## GOAL OF THE EXERCISE
Without the pictures, retype each line below exactly as it stands.
= = =
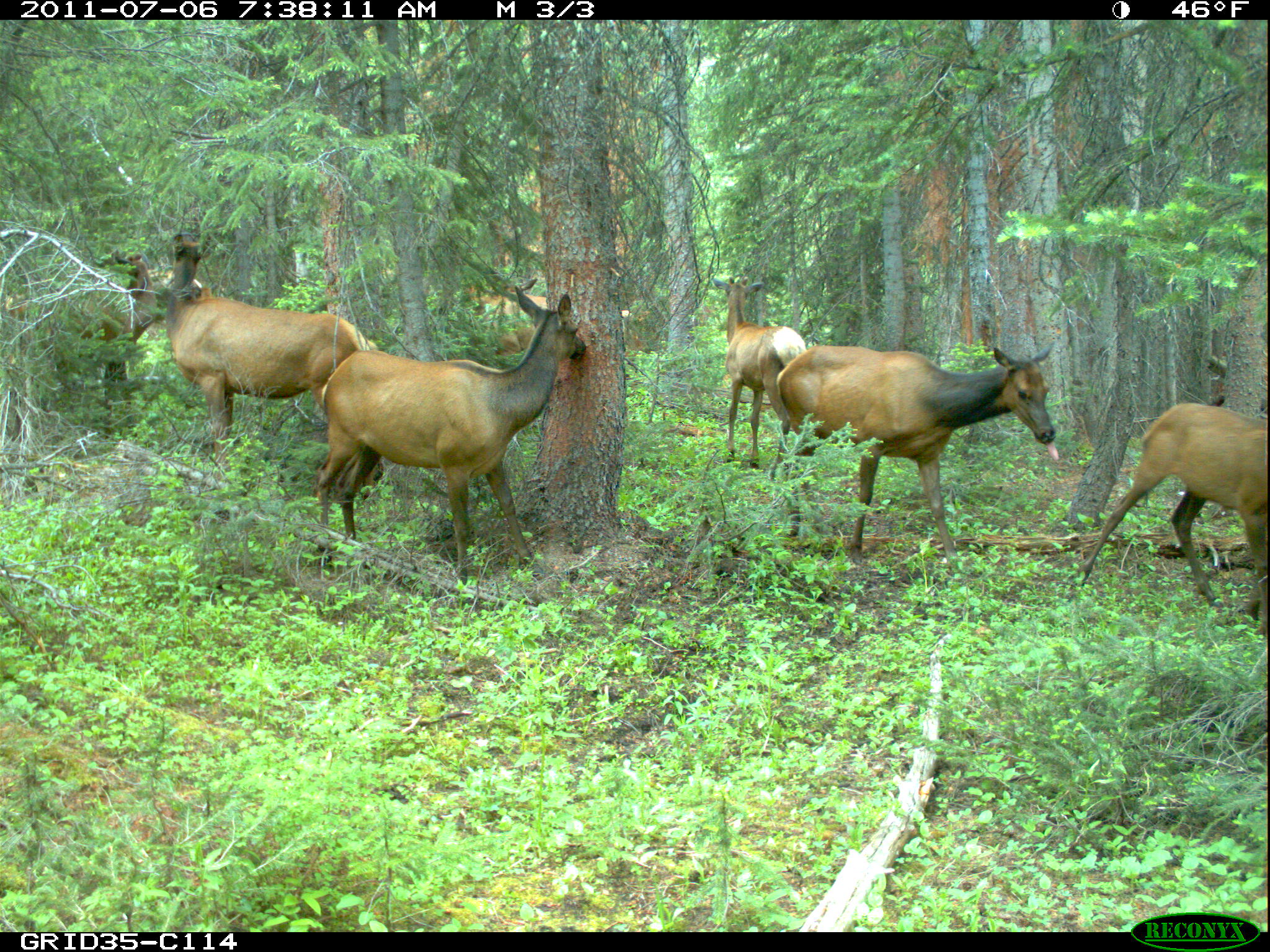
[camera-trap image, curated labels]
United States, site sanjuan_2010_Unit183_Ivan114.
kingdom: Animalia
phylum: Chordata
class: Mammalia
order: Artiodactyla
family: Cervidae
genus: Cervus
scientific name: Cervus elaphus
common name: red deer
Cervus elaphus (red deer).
= = =
## TASK RESULT
[camera-trap image, curated labels]
United States, site sanjuan_2010_Unit183_Ivan114.
kingdom: Animalia
phylum: Chordata
class: Mammalia
order: Artiodactyla
family: Cervidae
genus: Cervus
scientific name: Cervus elaphus
common name: red deer
Cervus elaphus (red deer).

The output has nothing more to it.